AI changes the economics of attack
Cybersecurity has entered a new phase. The main shift is not that computers suddenly became vulnerable. Software has always contained bugs, and some of those bugs have always been exploitable. What has changed is the economics of attack. Artificial intelligence lowers the cost of finding weaknesses, understanding unfamiliar code, writing convincing social engineering messages, testing exploit paths and adapting tactics when the first attempt fails.

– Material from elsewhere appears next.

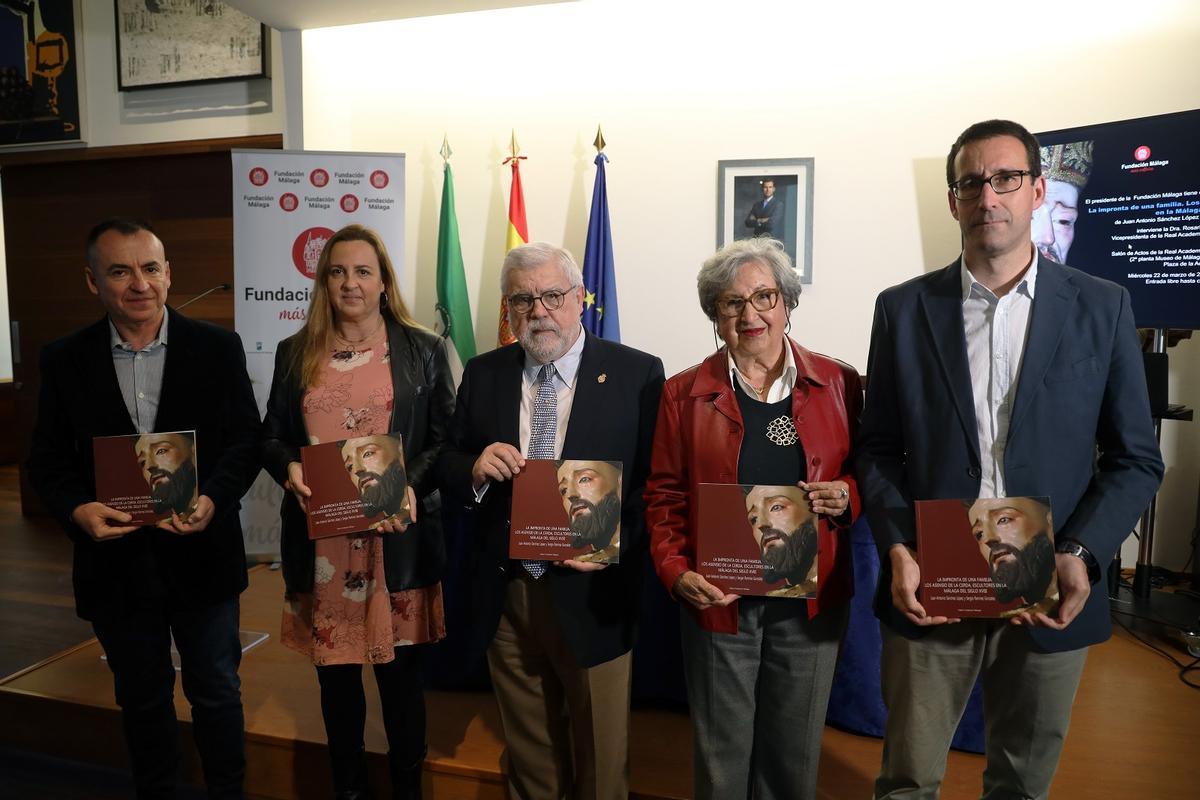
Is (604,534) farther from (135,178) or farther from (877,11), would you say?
(135,178)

In the past, serious vulnerability research required rare expertise, time and specialised tooling. Today, frontier AI systems can read complex codebases, reason through execution paths, explain suspicious patterns and help a human operator move from a vague idea to a practical attack plan. This does not turn every amateur into an elite hacker. But it does make mediocre attackers faster, organised attackers more productive and state-backed actors more scalable.
That is why the current debate around AI-enabled hacking matters. The problem is not only malicious code generation. The deeper issue is speed. If attackers can discover and exploit vulnerabilities faster than maintainers can identify, validate, patch and deploy fixes, the balance of power shifts. The critical question becomes whether defenders can use the same technology earlier, more responsibly and at greater scale.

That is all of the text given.